Spank That Pudding

An ongoing evolutionary collaborative free-range Atkin's friendly, wardrobe malfunction-free, literary blog. Tastes like chicken, smells like pennies, thinks like Sloths. Hand me your cash, we need an editor.


Pardon me, I beg of a full glorbitudinal terpitude ...

g_a_w_k: For some unfair reason, I had already told her that I wanted her to rape the grotesque word choice of the smut and re-purpose it for literary gain, when she quickly balked at my suggestion to become more involved in the prospects of becoming a writer.......
wonderbritches: I grabbed her and bent her over the desk and told her to "Relax, I'll drive"
g_a_w_k: She sensed that I had a driving curiosity for her prose...and a hankering to run a few errands - it was time to exit this popsicle shack of a hotdog stand when she asked for her purse and the set of keys for my Pontiac Fiero......
wonderbritches: so what if the Fiero was a rusted out bucket of bolts that blelched black clouds of exhaust that were environmentally harmful and more noxious than secondhand, cancer causing tobacco smoke, the thing would get her to the KwikyMart to pick up tampons and a cherry slushie.
g_a_w_k: Before I inquired Calmetta about the need for going to the store to get plugs and hydration, I candidly asked her what her name really meant. Her hair flippantly flapped her cheeks and caused her to casually chew on the redness of the strands.....she replied....
wonderbritches: "I have no feckin idea, my mom was still cranked on the crap they gave her to make the pain of pushing a bowling ball out a hole the size of a lemon go away when they asked her for a name." She had asked her mother about the name and her mother gave no reasonable excuse for the random act of malicious naming...
g_a_w_k: .....and the fact that my father loved to drink bloody marys - but he prefered making them with Clamato...a strange mix of spicey tomato juice and clam juice. I never understood that. But he was a sweet man, despite all the mutiple flaws as a floor manager for the OB factory outside Taladega (sp?), Florida where he used to skip out on his lunch breaks to watch NASCAR........
wonderbritches: so unfortunate the accident in which he died, a cotton dust explosion at the factory, horrible. She pulled herself out of her thoughts and asked him "Why did you want to know?"....
g_a_w_k: Brisbane wondered to himself how narrowly it took her father to extract himself from the explosion, completely bloodied, and worried about the toxicity and shock of the explosion - but from what Calmetta later described as pure fancifull full-bodied escape - her father later succumbed to a massive heart attack from the splendor of his sheer willingness to work for a woman-owned company. Brisbane wondered how it was possible for Calmetta's father to burst into such a marginalized role as a manager in the company - such a role model.......
wonderbritches: "Yo....Earth to Brisbane!" she snapped her fingers loudly an inch from his nose then waved her hand in front of him "Come back to Earth, Spandex Space Cadet, I asked you a question. Why the interest in the meaning of my name? AND...why the sudden interest in my literary droppings?"....
g_a_w_k: Brisbane stared off into space for a moment to gather his scattered thoughts of his Geico car insurance payment and if he applied the appropriate sunscreen, then he replied with a raspy Johnny Depp gurgle of a hacking phlegm glatch "Honey, I'm really unsure - I seem to know everything about you, except for your name. I know when you sleep, I know when you pet your cat, I know when you yawn, I know when you eat Jiff peanutbutter on cheap Ritz cracker knockoffs....I just like the etemological stylings of Ms Carlotta - I just wanna know who SHE is.....
wonderbritches: She cut him off. "Woah, hold up Mr. Creepy McStalker!" She gave him the stink eye and advanced menacingly towards him with his keys brandished as a weapon."It all fits....you're the spandex panty bandit!
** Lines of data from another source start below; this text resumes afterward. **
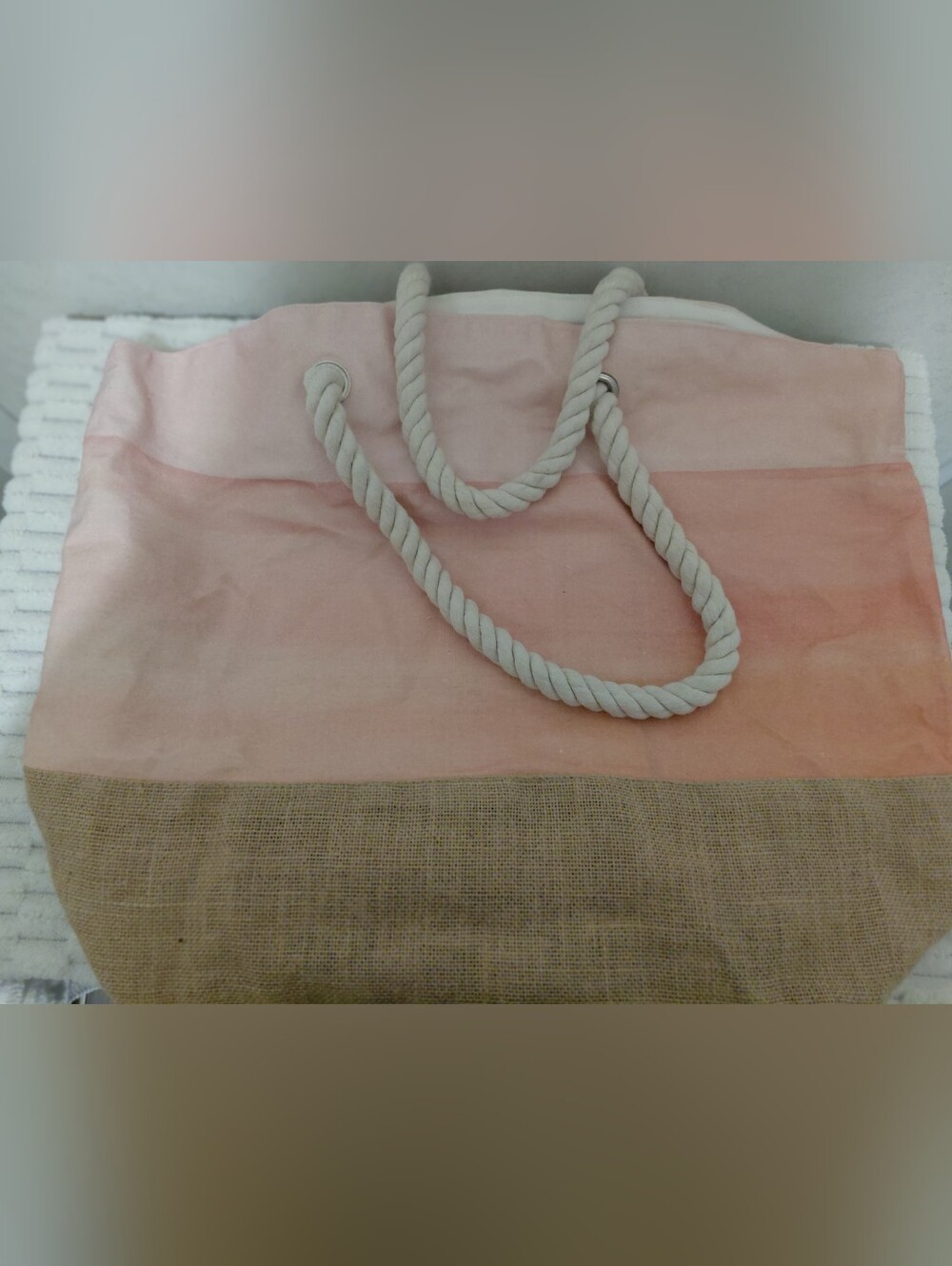 Striped Rope-Handle Beach Tote in Pink, Cream & Tan
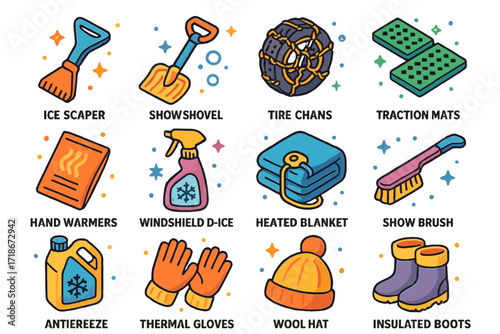 Winter Car Emergency Kit. Colorful isometric vector icons set of winter car emergency kit: ice scraper, snow shovel, tire chains, traction mats, hand warmers,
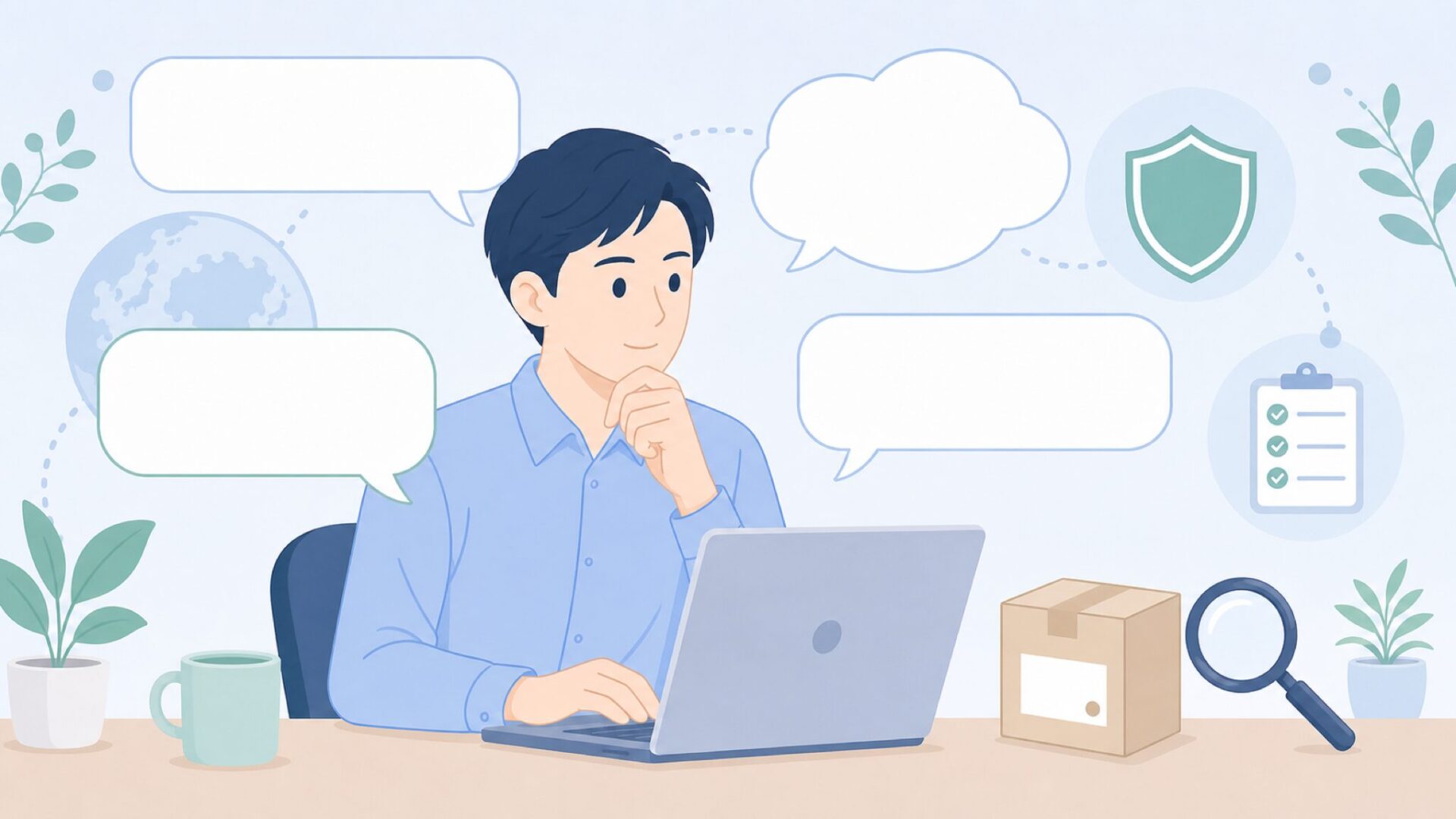 質問に答えるサポート風のイラスト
You were the one that stole my whities, and you bugged my apartment didnt you?".....
g_a_w_k: Caught in a gasp of denial, Brisbane suddenly horked a full snatch of glorbitudinal terpitude "I, I, I am NOT the neoprene lycra-hybrid microfiber undergarment nabber! I have no such means to heist such a beautiful deicate object of such affection. In no way am I guilty of such attrocious and unfounded behaviour. Please search my quarters to see that I am in no way in out of character of such the gentleman that I am!".......
wonderbritches: She backed off a bit and glared..."Then how do you know when I pet my pussy?"...
g_a_w_k: Poor Brisbane's face turned a bright shade of alizarin crimson while a pale ochre foam spittle edged the right side of his menacing grin "Darling, I beg of you - pardon me for saying that you have such a nice cat ..."

1 Responses to “”

  1. # Blogger Steve Moser

    Nice literary jazz! I especially appreciate the coining of terms. Glatch and gorbitudinal are two of my favorites.

    But you stopped -or edited - just when it was getting good.

    Now I think I'll go labule myself. Thanks for the inspiration.